:: Work instruction ::
Can you continue the news article about the winter coats sent to Vincentian nursing students in Cuba, starting right after its last sentence?

:: Excerpt to read ::
=== Begin Enclosure ===

Winter coats for nurses in Cuba
News
February 2, 2007

Winter coats for nurses in Cuba

by Nelson A. King in New York 2.FEB.07

Did you know that it gets very cold, around this time of the year, in Cuba? Well, believe it or not, it gets so cold that Vincentians in the Big Apple have expeditiously dispatched boxes of winter coats for their compatriots studying nursing in Cuba.

In responding to a plea for help by the New York Consulate General and former Cuban medical student Dr. Stanley John, a few Brooklyn-based Vincentian groups – Ex-Teachers’ Association, Bequia United Progressive Organization (BUPO), St. Vincent and the Grenadines Nurses’ Association of New York, Inc., and the Girls High School Alumnae, among others – and individuals have come to the “rescue” of the students.{{more}}

“I was so pleased with the quick response,” said Dr. John, a former Grammar School student, who studied medicine in Cuba over a decade ago, noting that temperatures can reach the freezing mark at times.

“Some of these groups dropped money on us,” added John, pointing out that a winter coat is absolutely necessary in Cuba, from around November to March, because of the falling temperatures, compounded by the wind-chill factor.

“The response was phenomenal,” he continued. “This thing (appeal), we did under two weeks.”

John said he and the Consulate General sprang into action at the request of National Mobilization Minister Mike Browne, who recently returned from Havana, where he met with 85 nursing students on scholarship, courtesy the Cuban government.

Though numerous Caribbean governments, including St. Vincent and the Grenadines, have, over the years, benefited immensely from Cuban scholarships and other largesse, it was the first time that Havana was offering scholarships for Vincentian nursing students.

John said Browne – who was instrumental in initiating the scholarship programme, when he was education then foreign affairs minister – learned that lack of winter coats was the students’ main concern.

“So he urged us to help as much as we can,” John said. “I, then, called up the consulate, and the Consul General started the ball rolling.

=== End Enclosure ===

:: Data shown ::

=== Begin Enclosure ===

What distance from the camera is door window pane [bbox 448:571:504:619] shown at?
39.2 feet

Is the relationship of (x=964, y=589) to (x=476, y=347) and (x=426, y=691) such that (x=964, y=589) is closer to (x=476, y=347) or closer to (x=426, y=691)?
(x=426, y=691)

=== End Enclosure ===

:: Expected answer ::
“The response was so rapid that when I got home at nights, people had already left coats,” he said.

“We attended a couple of social events and made the appeal,” said Cozier, who made the first announcement at his annual Christmas Awards Ceremony and Party last December, disclosing, however, that the largest response came at BUPO’s annual Christmas Party in Brooklyn.

He also revealed that small businesses, such as Samuel’s Hardware, and entrepreneurs, including Lam Damzil, a Bequia native, made donations as well.

The coats were then shipped, at a reduced rate, by Standard Caribbean Shippers in Brooklyn.

Claudette Martin-Cupid, a former acting Senior Nursing Officer at the Kingstown General Hospital, renamed Milton Cato Memorial Hospital, said the St. Vincent and the Grenadines’ Nurses Association of New York, Inc., was happy to make a financial donation to the worthy cause.

“Since they’re Vincentian nurses, we decided to help,” she said. “That’s the least we can do.

“If you’re not comfortable, you can’t study,” added the group’s Corresponding Secretary. “Our whole objective is for the professional development of nurses in St. Vincent and the Grenadines and New York.”

“I really want to thank Vincentians for their response,” John said. “I was so pleased with their response that it makes me want to start a non-profit organization.”

John and Cozier said they are also seriously contemplating making the appeal an annual affair.